Given request: Count the lines in the records below that contain the string "instances", matching case exactly, and reply with only that number.

——————

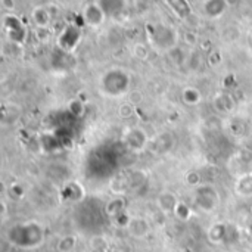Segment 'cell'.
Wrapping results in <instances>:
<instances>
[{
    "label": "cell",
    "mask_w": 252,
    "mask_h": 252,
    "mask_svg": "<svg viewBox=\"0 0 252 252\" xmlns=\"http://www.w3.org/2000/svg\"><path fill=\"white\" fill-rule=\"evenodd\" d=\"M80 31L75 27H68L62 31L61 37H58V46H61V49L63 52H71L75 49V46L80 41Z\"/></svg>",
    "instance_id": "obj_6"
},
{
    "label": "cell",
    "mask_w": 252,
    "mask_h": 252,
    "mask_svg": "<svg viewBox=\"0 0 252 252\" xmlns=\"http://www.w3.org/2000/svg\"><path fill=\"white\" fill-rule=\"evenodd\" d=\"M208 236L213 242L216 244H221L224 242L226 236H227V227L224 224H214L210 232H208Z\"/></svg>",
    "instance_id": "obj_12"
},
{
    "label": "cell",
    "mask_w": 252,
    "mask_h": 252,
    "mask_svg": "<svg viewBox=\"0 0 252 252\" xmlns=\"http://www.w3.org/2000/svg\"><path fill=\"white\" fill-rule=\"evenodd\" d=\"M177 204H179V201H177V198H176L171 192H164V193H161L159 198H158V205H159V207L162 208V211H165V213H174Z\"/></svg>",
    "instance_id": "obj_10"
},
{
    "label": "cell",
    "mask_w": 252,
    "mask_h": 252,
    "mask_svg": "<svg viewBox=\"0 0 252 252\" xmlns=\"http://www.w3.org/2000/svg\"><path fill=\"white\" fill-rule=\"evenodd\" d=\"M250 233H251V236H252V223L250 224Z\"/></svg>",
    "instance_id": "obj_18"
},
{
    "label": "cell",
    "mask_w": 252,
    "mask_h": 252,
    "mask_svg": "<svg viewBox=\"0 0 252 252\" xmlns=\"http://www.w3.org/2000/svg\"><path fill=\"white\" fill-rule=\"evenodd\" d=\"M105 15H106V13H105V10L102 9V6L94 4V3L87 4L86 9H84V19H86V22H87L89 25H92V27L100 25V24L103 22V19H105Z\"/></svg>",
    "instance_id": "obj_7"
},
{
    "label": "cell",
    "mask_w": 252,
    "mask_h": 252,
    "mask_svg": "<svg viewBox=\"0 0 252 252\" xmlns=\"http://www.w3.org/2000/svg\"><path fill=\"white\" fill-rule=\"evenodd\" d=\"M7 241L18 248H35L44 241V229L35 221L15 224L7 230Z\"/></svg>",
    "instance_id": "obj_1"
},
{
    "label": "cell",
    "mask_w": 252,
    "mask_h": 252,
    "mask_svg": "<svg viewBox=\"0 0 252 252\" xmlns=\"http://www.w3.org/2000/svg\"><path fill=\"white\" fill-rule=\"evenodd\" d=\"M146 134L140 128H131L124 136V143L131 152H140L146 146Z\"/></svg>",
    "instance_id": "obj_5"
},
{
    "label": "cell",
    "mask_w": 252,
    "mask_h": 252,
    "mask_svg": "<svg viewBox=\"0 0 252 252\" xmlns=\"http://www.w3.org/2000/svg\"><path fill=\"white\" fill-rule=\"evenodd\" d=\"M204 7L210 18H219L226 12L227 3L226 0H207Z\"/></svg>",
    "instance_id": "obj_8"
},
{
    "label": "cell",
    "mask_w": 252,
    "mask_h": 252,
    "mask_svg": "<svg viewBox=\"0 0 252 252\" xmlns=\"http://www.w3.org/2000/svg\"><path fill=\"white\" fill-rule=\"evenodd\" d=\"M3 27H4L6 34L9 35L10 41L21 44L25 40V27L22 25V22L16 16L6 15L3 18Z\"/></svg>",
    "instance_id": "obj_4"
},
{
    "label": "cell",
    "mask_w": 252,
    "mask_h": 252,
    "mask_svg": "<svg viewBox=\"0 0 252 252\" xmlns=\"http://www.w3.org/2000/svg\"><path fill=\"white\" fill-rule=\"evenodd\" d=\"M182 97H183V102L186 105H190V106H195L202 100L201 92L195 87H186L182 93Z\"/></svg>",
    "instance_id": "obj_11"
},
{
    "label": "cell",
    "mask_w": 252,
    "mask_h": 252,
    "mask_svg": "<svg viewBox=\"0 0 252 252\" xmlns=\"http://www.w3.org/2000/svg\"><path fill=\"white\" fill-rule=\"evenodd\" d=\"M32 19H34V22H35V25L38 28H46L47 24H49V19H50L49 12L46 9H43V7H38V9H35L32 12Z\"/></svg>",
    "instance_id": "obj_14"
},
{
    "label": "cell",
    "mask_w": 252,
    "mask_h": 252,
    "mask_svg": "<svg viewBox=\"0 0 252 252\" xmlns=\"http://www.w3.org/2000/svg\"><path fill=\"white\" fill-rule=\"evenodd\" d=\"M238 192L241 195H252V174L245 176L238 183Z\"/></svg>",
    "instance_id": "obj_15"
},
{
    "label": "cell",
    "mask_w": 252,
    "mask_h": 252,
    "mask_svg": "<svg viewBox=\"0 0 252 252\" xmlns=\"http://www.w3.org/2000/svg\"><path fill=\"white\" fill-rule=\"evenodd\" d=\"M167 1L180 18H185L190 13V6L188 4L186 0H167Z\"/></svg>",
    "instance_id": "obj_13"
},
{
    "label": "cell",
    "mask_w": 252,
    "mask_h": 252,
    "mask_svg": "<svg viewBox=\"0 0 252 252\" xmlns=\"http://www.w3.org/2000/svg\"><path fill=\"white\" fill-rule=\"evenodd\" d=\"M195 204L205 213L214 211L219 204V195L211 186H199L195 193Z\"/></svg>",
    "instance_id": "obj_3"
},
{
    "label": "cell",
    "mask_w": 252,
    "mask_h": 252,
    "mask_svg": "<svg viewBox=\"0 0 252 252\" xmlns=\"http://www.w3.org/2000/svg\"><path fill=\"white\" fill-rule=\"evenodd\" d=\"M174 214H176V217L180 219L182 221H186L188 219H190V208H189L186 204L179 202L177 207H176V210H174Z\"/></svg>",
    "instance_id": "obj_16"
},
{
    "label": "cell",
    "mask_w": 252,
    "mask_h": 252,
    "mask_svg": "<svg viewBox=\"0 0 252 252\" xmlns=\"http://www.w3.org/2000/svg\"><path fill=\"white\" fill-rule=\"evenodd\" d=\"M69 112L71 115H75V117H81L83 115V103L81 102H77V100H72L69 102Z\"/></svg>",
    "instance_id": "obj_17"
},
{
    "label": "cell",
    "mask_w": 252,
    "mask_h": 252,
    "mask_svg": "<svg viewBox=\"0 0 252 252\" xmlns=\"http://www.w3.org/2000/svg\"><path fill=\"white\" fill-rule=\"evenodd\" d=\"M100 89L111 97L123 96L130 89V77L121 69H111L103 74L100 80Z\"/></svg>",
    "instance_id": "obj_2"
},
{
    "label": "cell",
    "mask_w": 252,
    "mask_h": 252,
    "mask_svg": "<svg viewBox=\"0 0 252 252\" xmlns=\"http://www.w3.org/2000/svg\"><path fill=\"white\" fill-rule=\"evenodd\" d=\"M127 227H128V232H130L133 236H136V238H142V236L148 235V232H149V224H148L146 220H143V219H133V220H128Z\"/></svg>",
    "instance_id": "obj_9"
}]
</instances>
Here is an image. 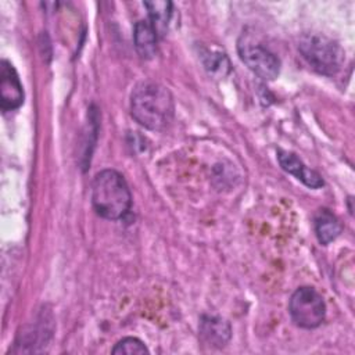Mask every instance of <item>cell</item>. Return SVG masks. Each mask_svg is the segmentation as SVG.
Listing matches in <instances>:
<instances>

——————

Output: 5